*** TEXT PROVIDED
The rest of the plot is more complex than in Judge Priest. No big climactic court case, but a few overlapping issues. First, Priest is up for re-election and it’s a close race with Maydew (Milburn Stone, a detective in Pickup On South Street the same year), who paints Priest as old-fashioned and out-of-touch. Young lover Ashby (stiff, cliff-faced John Russell, the main bad dude in Rio Bravo) wins a whip-fight (!) with slimy rabble-rouser Buck Ramsey (Grant Withers, who killed himself a few years later) over Lucy Lee (Arleen Whelan of Young Mr. Lincoln), and Ramsey returns leading an angry mob hoping to lynch young black harmonica player U.S. Grant Woodford suspected of raping a girl out of town. Priest is already politicking around town, leading his confederate group, and dealing with the Lucy Lee situation when he decides to risk his life by blocking the lynch mob and risk his reputation by being the first to follow the prostitute funeral procession through the streets. Priest closes those matters out (U.S. Grant is proven innocent and released, actual rapist Buck is shot trying to escape, Lucy Lee reconnects with her grandfather) just in time to cast the decisive vote re-electing himself. In the end he’s a hero of the town, and everyone stops by his house to wave and sing praises… but he still goes home alone.
******
*** DATA SEGMENT
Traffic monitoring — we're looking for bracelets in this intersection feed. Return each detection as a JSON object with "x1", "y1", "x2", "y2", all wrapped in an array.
******
■ DIRECTIONS FOR THIS TASK: In the film review, who wins the whip-fight with Buck Ramsey over Lucy Lee? The lines are separate material, unrelated to the film review.

■ THE SOLUTION: Ashby, the young lover played by John Russell.